Let's look at situations like the use of GET-BLOCK! (I believe must be a synonym for REDUCE) to do ranges in UPARSE.

; Set min to null so we can easily test if it has been set or not, but is
; still "a little ornery".  Must set it before running the rule.
;
min: null

; Set max to blank so it can opt out by default if we have no max
;
max: _

<<BUNCH OF CODE THAT MUST SET MIN AND MAY OR MAY NOT SET MAX>>

uparse data [repeat (:[min max]) rule]

The reason I didn't say (min: ~) or (min: ~overwrite-me~) is because I wanted min to be "middlingly ornery". So I wanted to use it in expressions like any [min, ...] but I didn't want it to be able to be used as an opt out intention. This is the weird zone that NULL occupies and we're making the most of it.

Under this understanding...I'd be displeased if that turned into [repeat ([_]) rule], because I'd have liked to have been told about the issue.

Remember that it was not too long ago that the non-valued state would error on the variable fetch itself. We've made a lot of concessions to get to the point where it is falsey and can be retrieved without a problem.

So long as the answer isn't vaporization, it would have been okay. Making [repeat ([~null~ _]) rule] would have been poisonous enough to cause a problem. And raising an error would have been fine too.

A Compromise: MAYBE where MAYBE NULL vanishes?

If you really want a REDUCE to make nulls go away instead of becoming a ~null~ BAD-WORD! or raising an error, how about this?

>> reduce [1 maybe if true [<x>] 2]
== [1 <x> 2]

>> reduce [1 maybe if false [<x>] 2]
== [1 2]

>> reduce [1 if false [<x>] 2]
== [1 ~null~ 2]

This gives the tool for removing things conditionally, while keeping the REDUCE number of expressions consistent.

Like I say... COMPOSE is my preferred tool for when you want splicing... not just letting you go from 1 expression to 0 values, but from 1 expression to N values.

We Can Also Make a REDUCE* Which Drops NULLs

...and I've talked about predicates and all the other possibilities. But I think vaporization just isn't the default I want. MAYBE seems a good way to get past the problem.

The middle ground of ~null~ -- even though it's not an isotope -- gives a compromise that I think is more discoverable when it goes wrong than vaporization.

It seems worth trying out.

hostilefork · June 26, 2023, 3:18am

hostilefork:

min: null
max: _

<<BUNCH OF CODE THAT MUST SET MIN AND MAY OR MAY NOT SET MAX>>

uparse data [repeat (:[min max]) rule]
The reason I didn't say (min: ~) or (min: ~overwrite-me~) is because I wanted min to be "middlingly ornery". So I wanted to use it in expressions like any [min, ...] but I didn't want it to be able to be used as an opt out intention.

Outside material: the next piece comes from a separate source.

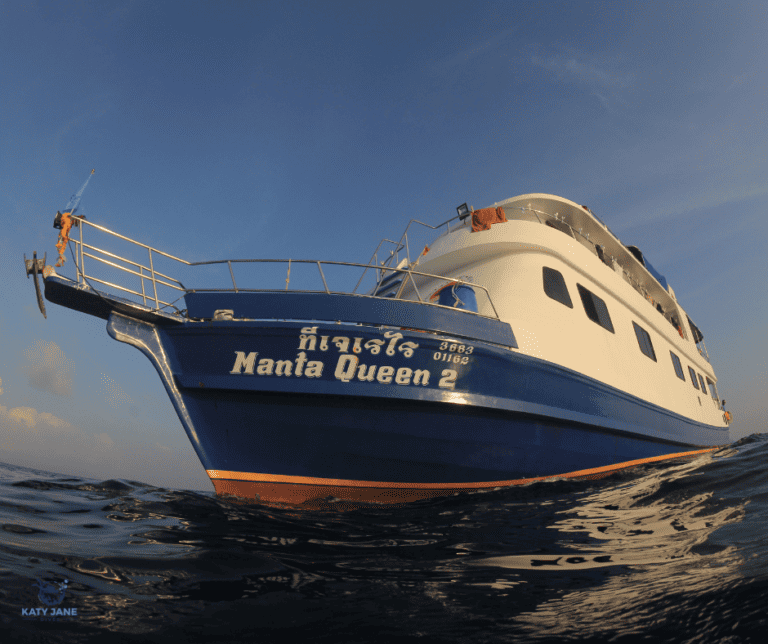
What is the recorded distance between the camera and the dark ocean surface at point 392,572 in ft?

This is the weird zone that NULL occupies and we're making the most of it.

Under this understanding...I'd be displeased if that turned into [repeat ([_]) rule], because I'd have liked to have been told about the issue.

I feel like a bit of a broken record revisiting all these old posts from when NULL was the only non-valued state, that was trying to do double duty as both "soft failure" and "opt out".

But this is yet another solved case. Nowadays NULL doesn't vaporize in REDUCE (it's an error), but VOID does vanish. And you can convert NULL to void with MAYBE if that's what you want to do.

Ever since introducing this distinction, I haven't really seen problems with vaporizing voids...and the NULL erroring has caught many issues. The abstract potential for problems with void opting out of REDUCE is there, but I haven't seen any problems. It feels especially solid now that these behaviors are specific to constructs like REDUCE, and the evaluator doesn't vaporize VOID...just the much rarer NIHIL.